Quick Facts
- Role: Solo project
- Timeline: Feb 2026 (ongoing)
- Focus: Lexer → Parser → Evaluator
- Tools: Python, src/ layout, Git
What It Does
Tiny-Lang reads source code, converts it into tokens (lexer), builds an abstract syntax tree (parser), then evaluates the AST to produce a result (interpreter).
Goal: Build a clean, modular interpreter that is easy to extend with new syntax.
Architecture
This project is organized as small modules that match each stage of interpretation:
Lexer
Turns raw characters into tokens (identifiers, numbers, operators, keywords).
Parser
Consumes tokens and builds an AST using a clear, readable parsing strategy.
AST
Node structures representing expressions/statements, used by the evaluator.
Evaluator
Walks the AST and executes logic, producing values and handling errors.
Current Features
- Clean Python project setup (src/ layout, installable package)
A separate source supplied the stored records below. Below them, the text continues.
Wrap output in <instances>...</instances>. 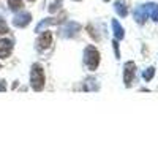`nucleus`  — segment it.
<instances>
[{
  "label": "nucleus",
  "mask_w": 158,
  "mask_h": 158,
  "mask_svg": "<svg viewBox=\"0 0 158 158\" xmlns=\"http://www.w3.org/2000/svg\"><path fill=\"white\" fill-rule=\"evenodd\" d=\"M8 27H6V22L3 21V18H0V33H6Z\"/></svg>",
  "instance_id": "f8f14e48"
},
{
  "label": "nucleus",
  "mask_w": 158,
  "mask_h": 158,
  "mask_svg": "<svg viewBox=\"0 0 158 158\" xmlns=\"http://www.w3.org/2000/svg\"><path fill=\"white\" fill-rule=\"evenodd\" d=\"M153 76H155V68L153 67H149L147 70H144V73H142V77L146 79V81H152Z\"/></svg>",
  "instance_id": "9b49d317"
},
{
  "label": "nucleus",
  "mask_w": 158,
  "mask_h": 158,
  "mask_svg": "<svg viewBox=\"0 0 158 158\" xmlns=\"http://www.w3.org/2000/svg\"><path fill=\"white\" fill-rule=\"evenodd\" d=\"M114 8L117 11V15H120L122 18H125L128 15V8H127V2H125V0H117V2L114 3Z\"/></svg>",
  "instance_id": "0eeeda50"
},
{
  "label": "nucleus",
  "mask_w": 158,
  "mask_h": 158,
  "mask_svg": "<svg viewBox=\"0 0 158 158\" xmlns=\"http://www.w3.org/2000/svg\"><path fill=\"white\" fill-rule=\"evenodd\" d=\"M85 62H87L90 70H95L98 67V63H100V52L94 46H89L85 49Z\"/></svg>",
  "instance_id": "f03ea898"
},
{
  "label": "nucleus",
  "mask_w": 158,
  "mask_h": 158,
  "mask_svg": "<svg viewBox=\"0 0 158 158\" xmlns=\"http://www.w3.org/2000/svg\"><path fill=\"white\" fill-rule=\"evenodd\" d=\"M60 3H62V0H56L54 3H51V6H49L51 13H52V11H56V10H59V8H60Z\"/></svg>",
  "instance_id": "ddd939ff"
},
{
  "label": "nucleus",
  "mask_w": 158,
  "mask_h": 158,
  "mask_svg": "<svg viewBox=\"0 0 158 158\" xmlns=\"http://www.w3.org/2000/svg\"><path fill=\"white\" fill-rule=\"evenodd\" d=\"M150 8H152V3H146V5H141L135 10V18L139 24H144L146 19L150 16Z\"/></svg>",
  "instance_id": "20e7f679"
},
{
  "label": "nucleus",
  "mask_w": 158,
  "mask_h": 158,
  "mask_svg": "<svg viewBox=\"0 0 158 158\" xmlns=\"http://www.w3.org/2000/svg\"><path fill=\"white\" fill-rule=\"evenodd\" d=\"M112 27H114V33H115V36H117L118 40H122V38L125 36V33H123V29H122V25L118 24L115 19L112 21Z\"/></svg>",
  "instance_id": "1a4fd4ad"
},
{
  "label": "nucleus",
  "mask_w": 158,
  "mask_h": 158,
  "mask_svg": "<svg viewBox=\"0 0 158 158\" xmlns=\"http://www.w3.org/2000/svg\"><path fill=\"white\" fill-rule=\"evenodd\" d=\"M8 5H10V8H11L13 11H19V10H22V6H24L22 0H8Z\"/></svg>",
  "instance_id": "9d476101"
},
{
  "label": "nucleus",
  "mask_w": 158,
  "mask_h": 158,
  "mask_svg": "<svg viewBox=\"0 0 158 158\" xmlns=\"http://www.w3.org/2000/svg\"><path fill=\"white\" fill-rule=\"evenodd\" d=\"M11 49H13V43L10 40H2V41H0V57L10 56Z\"/></svg>",
  "instance_id": "423d86ee"
},
{
  "label": "nucleus",
  "mask_w": 158,
  "mask_h": 158,
  "mask_svg": "<svg viewBox=\"0 0 158 158\" xmlns=\"http://www.w3.org/2000/svg\"><path fill=\"white\" fill-rule=\"evenodd\" d=\"M135 76H136V65L133 62H127L125 67H123V81H125L127 87H130L133 84Z\"/></svg>",
  "instance_id": "7ed1b4c3"
},
{
  "label": "nucleus",
  "mask_w": 158,
  "mask_h": 158,
  "mask_svg": "<svg viewBox=\"0 0 158 158\" xmlns=\"http://www.w3.org/2000/svg\"><path fill=\"white\" fill-rule=\"evenodd\" d=\"M104 2H109V0H104Z\"/></svg>",
  "instance_id": "2eb2a0df"
},
{
  "label": "nucleus",
  "mask_w": 158,
  "mask_h": 158,
  "mask_svg": "<svg viewBox=\"0 0 158 158\" xmlns=\"http://www.w3.org/2000/svg\"><path fill=\"white\" fill-rule=\"evenodd\" d=\"M51 41H52V35H51V32H44L41 36L38 38V46L48 48V46L51 44Z\"/></svg>",
  "instance_id": "6e6552de"
},
{
  "label": "nucleus",
  "mask_w": 158,
  "mask_h": 158,
  "mask_svg": "<svg viewBox=\"0 0 158 158\" xmlns=\"http://www.w3.org/2000/svg\"><path fill=\"white\" fill-rule=\"evenodd\" d=\"M32 16H30V13H21L19 16L15 18V25H18V27H24V25H27L30 22Z\"/></svg>",
  "instance_id": "39448f33"
},
{
  "label": "nucleus",
  "mask_w": 158,
  "mask_h": 158,
  "mask_svg": "<svg viewBox=\"0 0 158 158\" xmlns=\"http://www.w3.org/2000/svg\"><path fill=\"white\" fill-rule=\"evenodd\" d=\"M29 2H35V0H29Z\"/></svg>",
  "instance_id": "4468645a"
},
{
  "label": "nucleus",
  "mask_w": 158,
  "mask_h": 158,
  "mask_svg": "<svg viewBox=\"0 0 158 158\" xmlns=\"http://www.w3.org/2000/svg\"><path fill=\"white\" fill-rule=\"evenodd\" d=\"M30 81H32V85H33V89L36 92H40V90L44 87V73H43L41 67H38V65H35V67H33Z\"/></svg>",
  "instance_id": "f257e3e1"
}]
</instances>
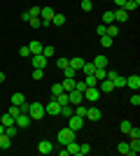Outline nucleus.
Masks as SVG:
<instances>
[{
    "label": "nucleus",
    "mask_w": 140,
    "mask_h": 156,
    "mask_svg": "<svg viewBox=\"0 0 140 156\" xmlns=\"http://www.w3.org/2000/svg\"><path fill=\"white\" fill-rule=\"evenodd\" d=\"M47 112H45V105L42 103H28V117L33 119V121H38V119H42Z\"/></svg>",
    "instance_id": "1"
},
{
    "label": "nucleus",
    "mask_w": 140,
    "mask_h": 156,
    "mask_svg": "<svg viewBox=\"0 0 140 156\" xmlns=\"http://www.w3.org/2000/svg\"><path fill=\"white\" fill-rule=\"evenodd\" d=\"M56 140H59L61 147H66L70 140H75V130H70V128H61V130H59V135H56Z\"/></svg>",
    "instance_id": "2"
},
{
    "label": "nucleus",
    "mask_w": 140,
    "mask_h": 156,
    "mask_svg": "<svg viewBox=\"0 0 140 156\" xmlns=\"http://www.w3.org/2000/svg\"><path fill=\"white\" fill-rule=\"evenodd\" d=\"M14 124H16V128H19V130H26V128H28V126L33 124V119L28 117V112H21L19 117L14 119Z\"/></svg>",
    "instance_id": "3"
},
{
    "label": "nucleus",
    "mask_w": 140,
    "mask_h": 156,
    "mask_svg": "<svg viewBox=\"0 0 140 156\" xmlns=\"http://www.w3.org/2000/svg\"><path fill=\"white\" fill-rule=\"evenodd\" d=\"M68 128L70 130H82L84 128V117H77V114H73V117H68Z\"/></svg>",
    "instance_id": "4"
},
{
    "label": "nucleus",
    "mask_w": 140,
    "mask_h": 156,
    "mask_svg": "<svg viewBox=\"0 0 140 156\" xmlns=\"http://www.w3.org/2000/svg\"><path fill=\"white\" fill-rule=\"evenodd\" d=\"M98 98H100V89H98V86H87L84 100H89V103H98Z\"/></svg>",
    "instance_id": "5"
},
{
    "label": "nucleus",
    "mask_w": 140,
    "mask_h": 156,
    "mask_svg": "<svg viewBox=\"0 0 140 156\" xmlns=\"http://www.w3.org/2000/svg\"><path fill=\"white\" fill-rule=\"evenodd\" d=\"M45 112L49 114V117H61V105H59V103H56V100L52 98V100H49V103L45 105Z\"/></svg>",
    "instance_id": "6"
},
{
    "label": "nucleus",
    "mask_w": 140,
    "mask_h": 156,
    "mask_svg": "<svg viewBox=\"0 0 140 156\" xmlns=\"http://www.w3.org/2000/svg\"><path fill=\"white\" fill-rule=\"evenodd\" d=\"M54 9L52 7H40V16H42V26H49L52 23V19H54Z\"/></svg>",
    "instance_id": "7"
},
{
    "label": "nucleus",
    "mask_w": 140,
    "mask_h": 156,
    "mask_svg": "<svg viewBox=\"0 0 140 156\" xmlns=\"http://www.w3.org/2000/svg\"><path fill=\"white\" fill-rule=\"evenodd\" d=\"M68 103L73 105H80V103H84V93H80L77 89H73V91H68Z\"/></svg>",
    "instance_id": "8"
},
{
    "label": "nucleus",
    "mask_w": 140,
    "mask_h": 156,
    "mask_svg": "<svg viewBox=\"0 0 140 156\" xmlns=\"http://www.w3.org/2000/svg\"><path fill=\"white\" fill-rule=\"evenodd\" d=\"M31 63H33V68H40V70H45L47 63H49V58H47V56H42V54H35V56H31Z\"/></svg>",
    "instance_id": "9"
},
{
    "label": "nucleus",
    "mask_w": 140,
    "mask_h": 156,
    "mask_svg": "<svg viewBox=\"0 0 140 156\" xmlns=\"http://www.w3.org/2000/svg\"><path fill=\"white\" fill-rule=\"evenodd\" d=\"M12 105H19L21 112H28V103H26V96H23V93H14L12 96Z\"/></svg>",
    "instance_id": "10"
},
{
    "label": "nucleus",
    "mask_w": 140,
    "mask_h": 156,
    "mask_svg": "<svg viewBox=\"0 0 140 156\" xmlns=\"http://www.w3.org/2000/svg\"><path fill=\"white\" fill-rule=\"evenodd\" d=\"M100 117H103V114H100L98 107H87V117L84 119H89V121H100Z\"/></svg>",
    "instance_id": "11"
},
{
    "label": "nucleus",
    "mask_w": 140,
    "mask_h": 156,
    "mask_svg": "<svg viewBox=\"0 0 140 156\" xmlns=\"http://www.w3.org/2000/svg\"><path fill=\"white\" fill-rule=\"evenodd\" d=\"M126 86H128V89H133V91H138V89H140V77H138V75H128V77H126Z\"/></svg>",
    "instance_id": "12"
},
{
    "label": "nucleus",
    "mask_w": 140,
    "mask_h": 156,
    "mask_svg": "<svg viewBox=\"0 0 140 156\" xmlns=\"http://www.w3.org/2000/svg\"><path fill=\"white\" fill-rule=\"evenodd\" d=\"M38 151H40V154H52V151H54V144L52 142H49V140H42V142L40 144H38Z\"/></svg>",
    "instance_id": "13"
},
{
    "label": "nucleus",
    "mask_w": 140,
    "mask_h": 156,
    "mask_svg": "<svg viewBox=\"0 0 140 156\" xmlns=\"http://www.w3.org/2000/svg\"><path fill=\"white\" fill-rule=\"evenodd\" d=\"M121 21H128V12L124 7H117V12H114V23H121Z\"/></svg>",
    "instance_id": "14"
},
{
    "label": "nucleus",
    "mask_w": 140,
    "mask_h": 156,
    "mask_svg": "<svg viewBox=\"0 0 140 156\" xmlns=\"http://www.w3.org/2000/svg\"><path fill=\"white\" fill-rule=\"evenodd\" d=\"M98 89H100V93H107V91H114V84L105 77V79H100V82H98Z\"/></svg>",
    "instance_id": "15"
},
{
    "label": "nucleus",
    "mask_w": 140,
    "mask_h": 156,
    "mask_svg": "<svg viewBox=\"0 0 140 156\" xmlns=\"http://www.w3.org/2000/svg\"><path fill=\"white\" fill-rule=\"evenodd\" d=\"M73 114H75V107H73V105H70V103H66V105H61V117H73Z\"/></svg>",
    "instance_id": "16"
},
{
    "label": "nucleus",
    "mask_w": 140,
    "mask_h": 156,
    "mask_svg": "<svg viewBox=\"0 0 140 156\" xmlns=\"http://www.w3.org/2000/svg\"><path fill=\"white\" fill-rule=\"evenodd\" d=\"M84 63H87V61L82 58V56H75V58H70V68H75L77 72L82 70V65H84Z\"/></svg>",
    "instance_id": "17"
},
{
    "label": "nucleus",
    "mask_w": 140,
    "mask_h": 156,
    "mask_svg": "<svg viewBox=\"0 0 140 156\" xmlns=\"http://www.w3.org/2000/svg\"><path fill=\"white\" fill-rule=\"evenodd\" d=\"M66 149H68V154H75V156H80V144L75 142V140H70V142L66 144Z\"/></svg>",
    "instance_id": "18"
},
{
    "label": "nucleus",
    "mask_w": 140,
    "mask_h": 156,
    "mask_svg": "<svg viewBox=\"0 0 140 156\" xmlns=\"http://www.w3.org/2000/svg\"><path fill=\"white\" fill-rule=\"evenodd\" d=\"M100 23H105V26L114 23V12H112V9H107V12H103V21H100Z\"/></svg>",
    "instance_id": "19"
},
{
    "label": "nucleus",
    "mask_w": 140,
    "mask_h": 156,
    "mask_svg": "<svg viewBox=\"0 0 140 156\" xmlns=\"http://www.w3.org/2000/svg\"><path fill=\"white\" fill-rule=\"evenodd\" d=\"M28 49H31V56H35V54H42V44L38 42V40H33V42L28 44Z\"/></svg>",
    "instance_id": "20"
},
{
    "label": "nucleus",
    "mask_w": 140,
    "mask_h": 156,
    "mask_svg": "<svg viewBox=\"0 0 140 156\" xmlns=\"http://www.w3.org/2000/svg\"><path fill=\"white\" fill-rule=\"evenodd\" d=\"M9 147H12V137L2 133V135H0V149H9Z\"/></svg>",
    "instance_id": "21"
},
{
    "label": "nucleus",
    "mask_w": 140,
    "mask_h": 156,
    "mask_svg": "<svg viewBox=\"0 0 140 156\" xmlns=\"http://www.w3.org/2000/svg\"><path fill=\"white\" fill-rule=\"evenodd\" d=\"M80 75V72L75 70V68H70V63H68V68H63V77H68V79H75Z\"/></svg>",
    "instance_id": "22"
},
{
    "label": "nucleus",
    "mask_w": 140,
    "mask_h": 156,
    "mask_svg": "<svg viewBox=\"0 0 140 156\" xmlns=\"http://www.w3.org/2000/svg\"><path fill=\"white\" fill-rule=\"evenodd\" d=\"M138 5H140V0H126L124 9H126V12L131 14V12H135V9H138Z\"/></svg>",
    "instance_id": "23"
},
{
    "label": "nucleus",
    "mask_w": 140,
    "mask_h": 156,
    "mask_svg": "<svg viewBox=\"0 0 140 156\" xmlns=\"http://www.w3.org/2000/svg\"><path fill=\"white\" fill-rule=\"evenodd\" d=\"M105 35H110V37H117V35H119V28H117V23H110V26L105 28Z\"/></svg>",
    "instance_id": "24"
},
{
    "label": "nucleus",
    "mask_w": 140,
    "mask_h": 156,
    "mask_svg": "<svg viewBox=\"0 0 140 156\" xmlns=\"http://www.w3.org/2000/svg\"><path fill=\"white\" fill-rule=\"evenodd\" d=\"M107 63H110L107 56H96V58H93V65H96V68H107Z\"/></svg>",
    "instance_id": "25"
},
{
    "label": "nucleus",
    "mask_w": 140,
    "mask_h": 156,
    "mask_svg": "<svg viewBox=\"0 0 140 156\" xmlns=\"http://www.w3.org/2000/svg\"><path fill=\"white\" fill-rule=\"evenodd\" d=\"M117 151L124 154V156H131V147H128V142H119V144H117Z\"/></svg>",
    "instance_id": "26"
},
{
    "label": "nucleus",
    "mask_w": 140,
    "mask_h": 156,
    "mask_svg": "<svg viewBox=\"0 0 140 156\" xmlns=\"http://www.w3.org/2000/svg\"><path fill=\"white\" fill-rule=\"evenodd\" d=\"M128 147H131V156H138L140 154V140H131Z\"/></svg>",
    "instance_id": "27"
},
{
    "label": "nucleus",
    "mask_w": 140,
    "mask_h": 156,
    "mask_svg": "<svg viewBox=\"0 0 140 156\" xmlns=\"http://www.w3.org/2000/svg\"><path fill=\"white\" fill-rule=\"evenodd\" d=\"M61 86H63V91H73L75 89V79H63V82H61Z\"/></svg>",
    "instance_id": "28"
},
{
    "label": "nucleus",
    "mask_w": 140,
    "mask_h": 156,
    "mask_svg": "<svg viewBox=\"0 0 140 156\" xmlns=\"http://www.w3.org/2000/svg\"><path fill=\"white\" fill-rule=\"evenodd\" d=\"M112 42H114V40L110 37V35H100V47H105V49H110V47H112Z\"/></svg>",
    "instance_id": "29"
},
{
    "label": "nucleus",
    "mask_w": 140,
    "mask_h": 156,
    "mask_svg": "<svg viewBox=\"0 0 140 156\" xmlns=\"http://www.w3.org/2000/svg\"><path fill=\"white\" fill-rule=\"evenodd\" d=\"M105 75H107V68H96V70H93V77L98 79V82H100V79H105Z\"/></svg>",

- Lexer/tokenizer implemented for the initial core syntax
- Token definitions + basic error handling for unknown characters
In Progress
- Parser (tokens → AST)
- Grammar decisions + precedence rules
Planned
- AST node types + recursive descent parsing
- Evaluator / interpreter loop
- Variables + assignment
- Conditionals and blocks
- Functions
- REPL mode
- Test suite
How to Run
- Clone the repository.
- Create/activate a virtual environment.
- Install (editable) and run a sample program.
git clone https://github.com/lizziejperez/Tiny-Lang-Interpreter.git
cd Tiny-Lang-Interpreter
python -m venv .venv
# Windows PowerShell:
.venv\Scripts\activate
# macOS/Linux:
source .venv/bin/activate
pip install -e .
# Example run (update to your entrypoint):
python -m tinylang
Note: Update the command above to match your current entrypoint once you finalize it.
Design Notes
- Modularity: each stage is independent and testable.
- Readability: simple parsing decisions over clever abstractions.
- Error handling: fail early with clear messages.
Next Steps
- Implement the Parser: Convert tokens into an AST using recursive descent parsing.
- Define Grammar Rules: Add support for variables and assignment expressions.
- Introduce an Environment Model: Build a symbol table for storing and resolving variable bindings.
- Add Automated Tests: Write unit tests for the lexer and upcoming parser components.